[Web page caption snippets]

*** Begin section ***

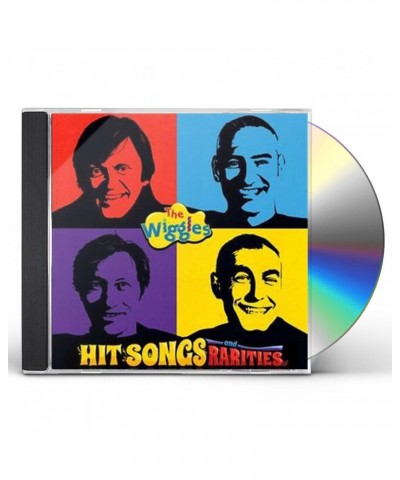 The Wiggles Hit Songs & Rarities CD $10.47 CD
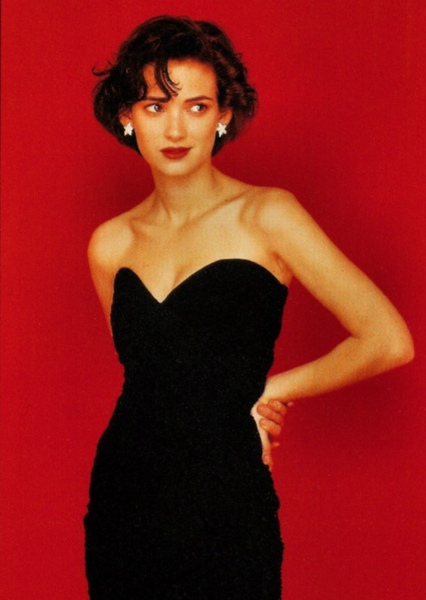 Winona Ryder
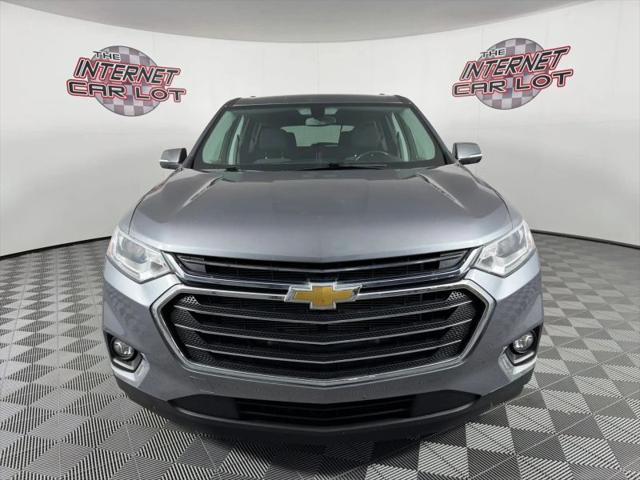 2020 Chevrolet Traverse AWD LT Cloth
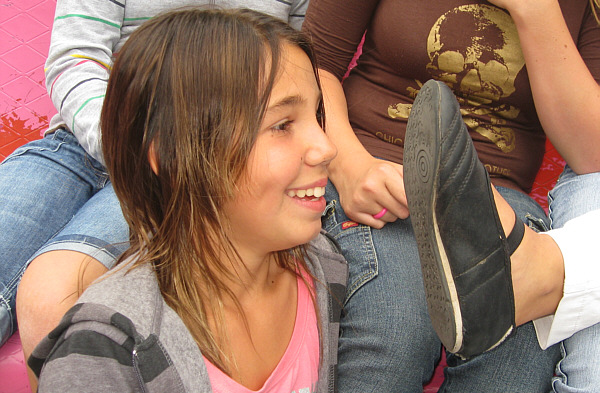 Stadtfest in Mistelbach, August 2008!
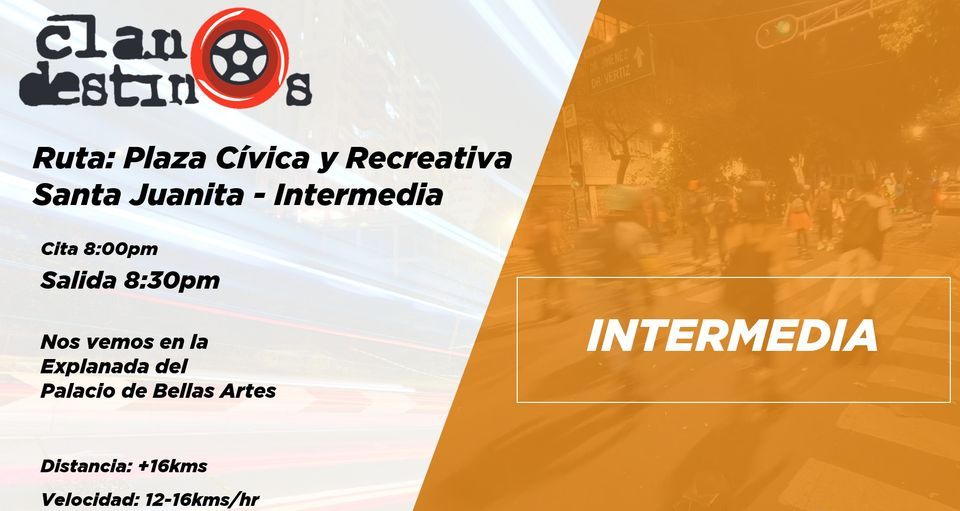 Plaza Cívica y Recreativa Santa Juanita Intermedia Palacio de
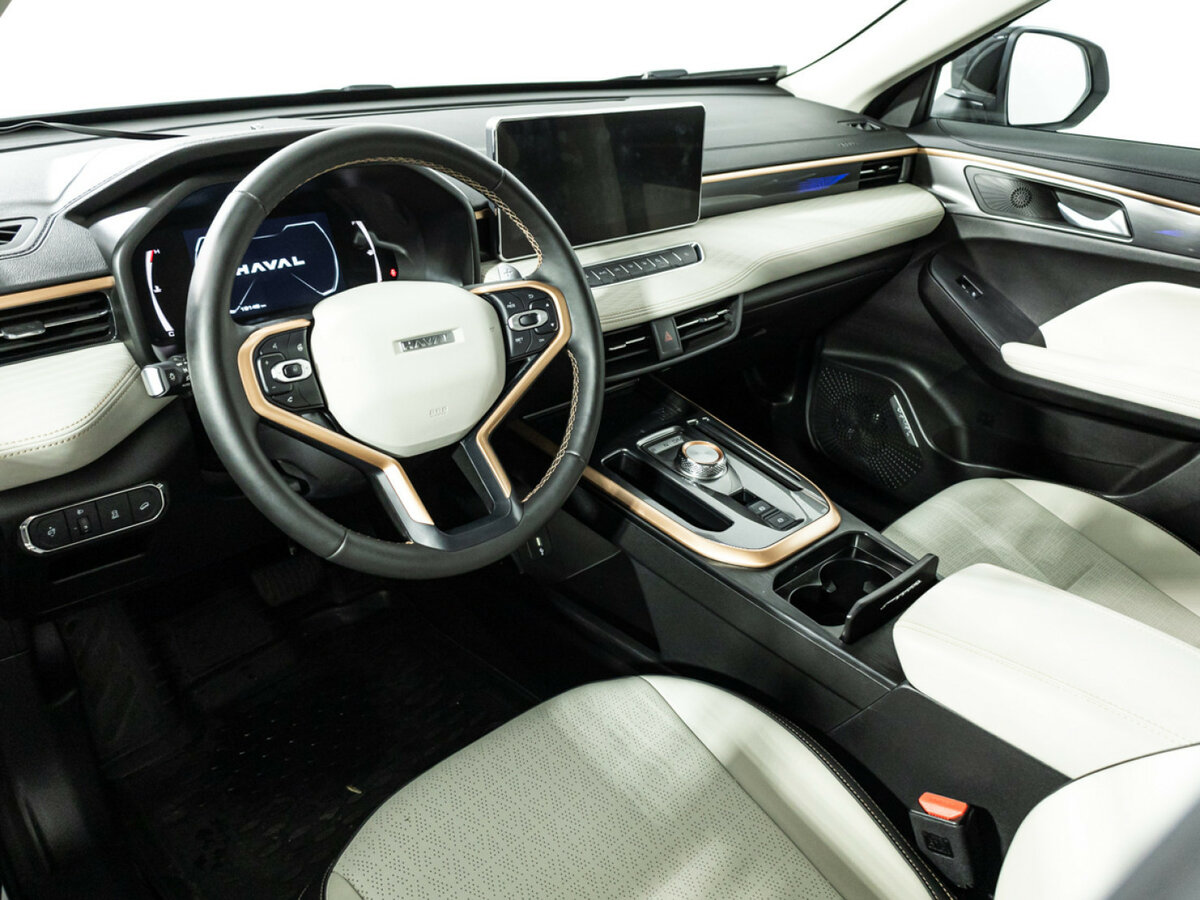 Купить Haval Jolion, 2024, 19 147 км.. Фото: #9
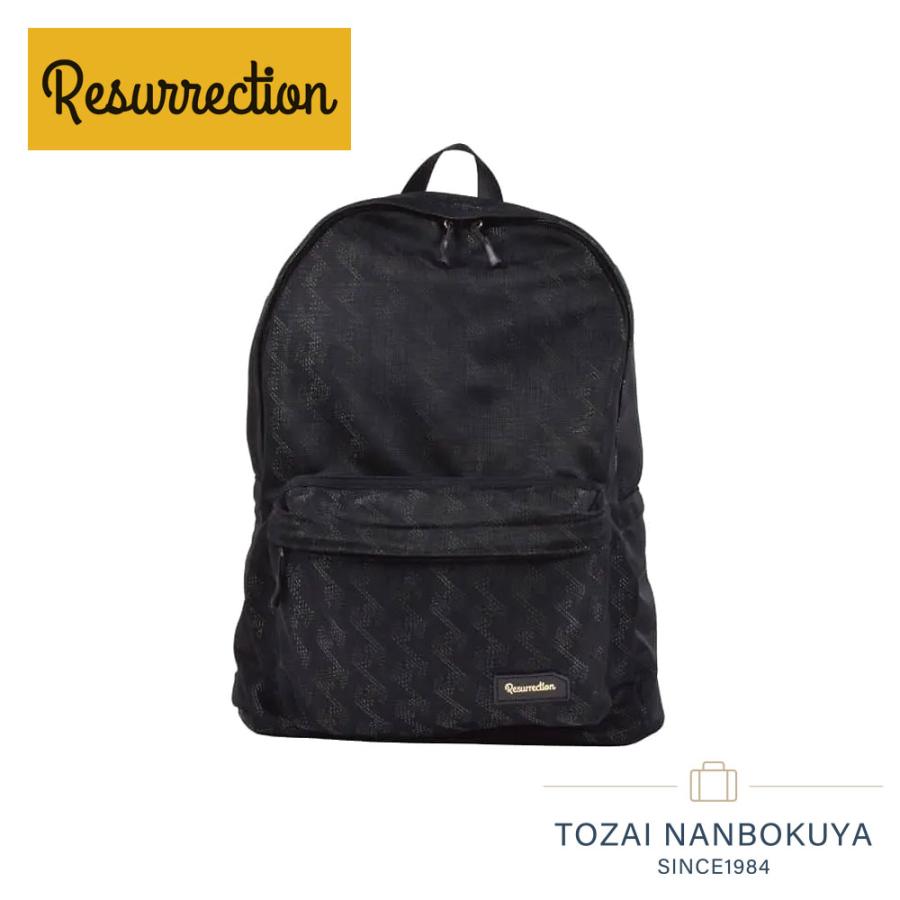 Resurrection レザレクション バックパック リュック レザレクション Resurrection ラルスNo.1 バックパック : GDO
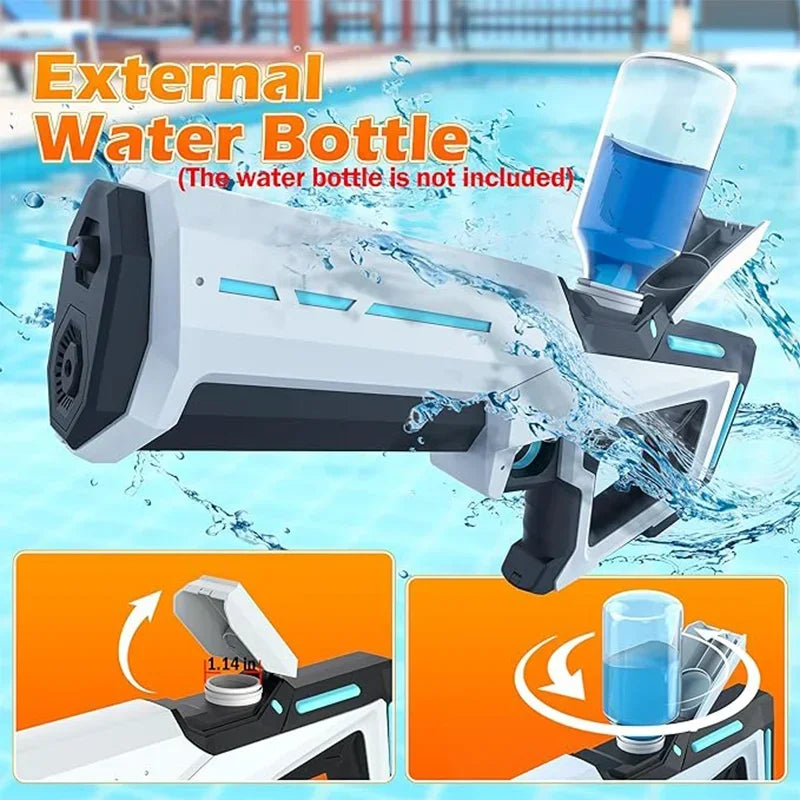 Electric Water Rifle Gun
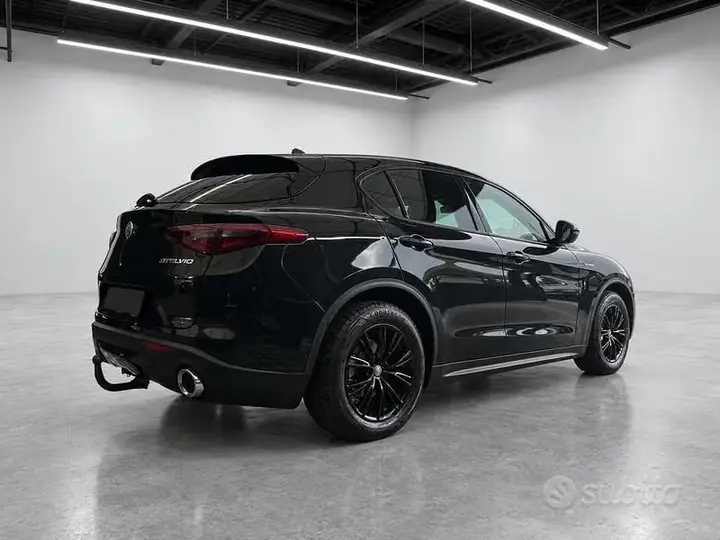 Alfa Romeo Stelvio 2020 photo 4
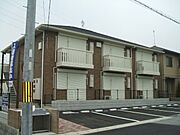 グランソレイユ 2階 築17年8ヶ月の賃貸物件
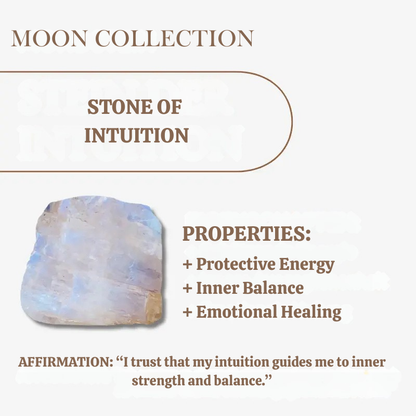 Helmine Moonstone Ring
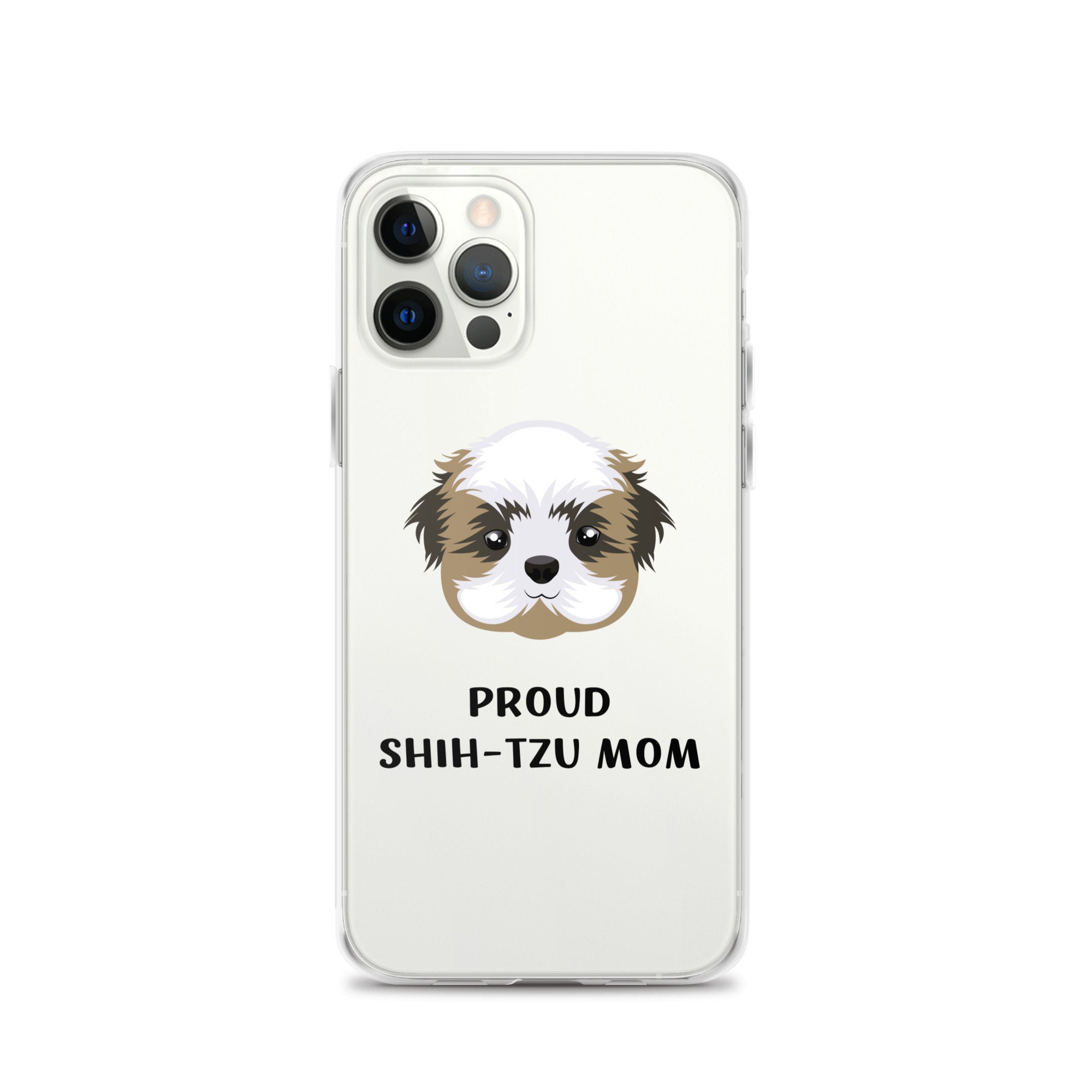 Shih Tzu Phone Case Shih Tzu Phone Case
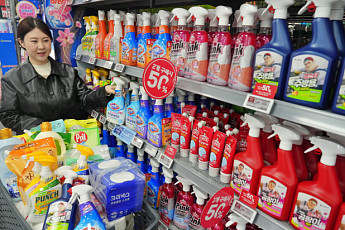 롯데마트, 11일까지 세제 등 주방 청소용품 ‘반값 할인’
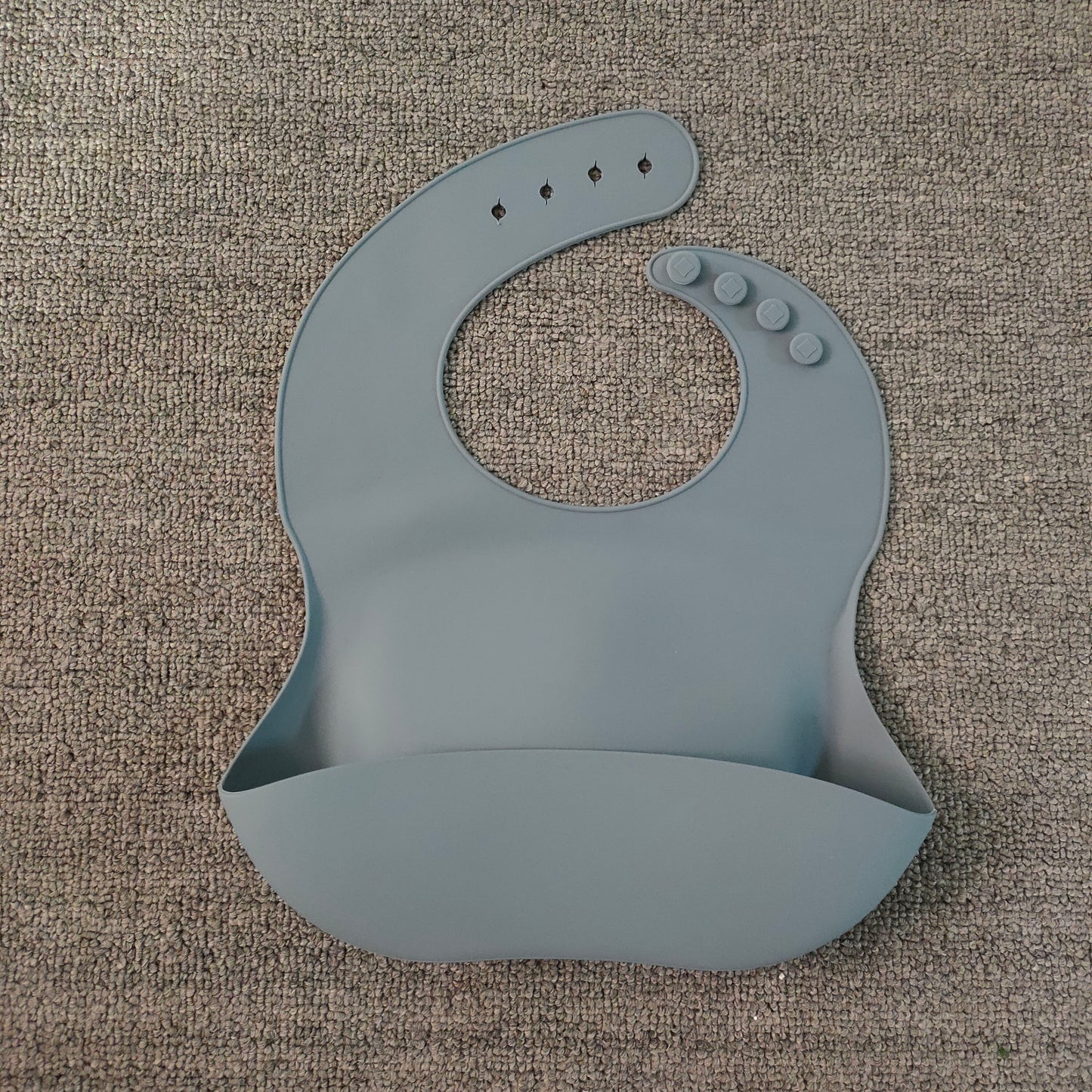 Bavoirs en silicone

*** End section ***

### Exercise brief
Copy every item above word for word, without the picture markers.

### Task result
 The Wiggles Hit Songs & Rarities CD $10.47 CD
 Winona Ryder
 2020 Chevrolet Traverse AWD LT Cloth
 Stadtfest in Mistelbach, August 2008!
 Plaza Cívica y Recreativa Santa Juanita Intermedia Palacio de
 Купить Haval Jolion, 2024, 19 147 км.. Фото: #9
 Resurrection レザレクション バックパック リュック レザレクション Resurrection ラルスNo.1 バックパック : GDO
 Electric Water Rifle Gun
 Alfa Romeo Stelvio 2020 photo 4
 グランソレイユ 2階 築17年8ヶ月の賃貸物件
 Helmine Moonstone Ring
 Shih Tzu Phone Case Shih Tzu Phone Case
 롯데마트, 11일까지 세제 등 주방 청소용품 ‘반값 할인’
 Bavoirs en silicone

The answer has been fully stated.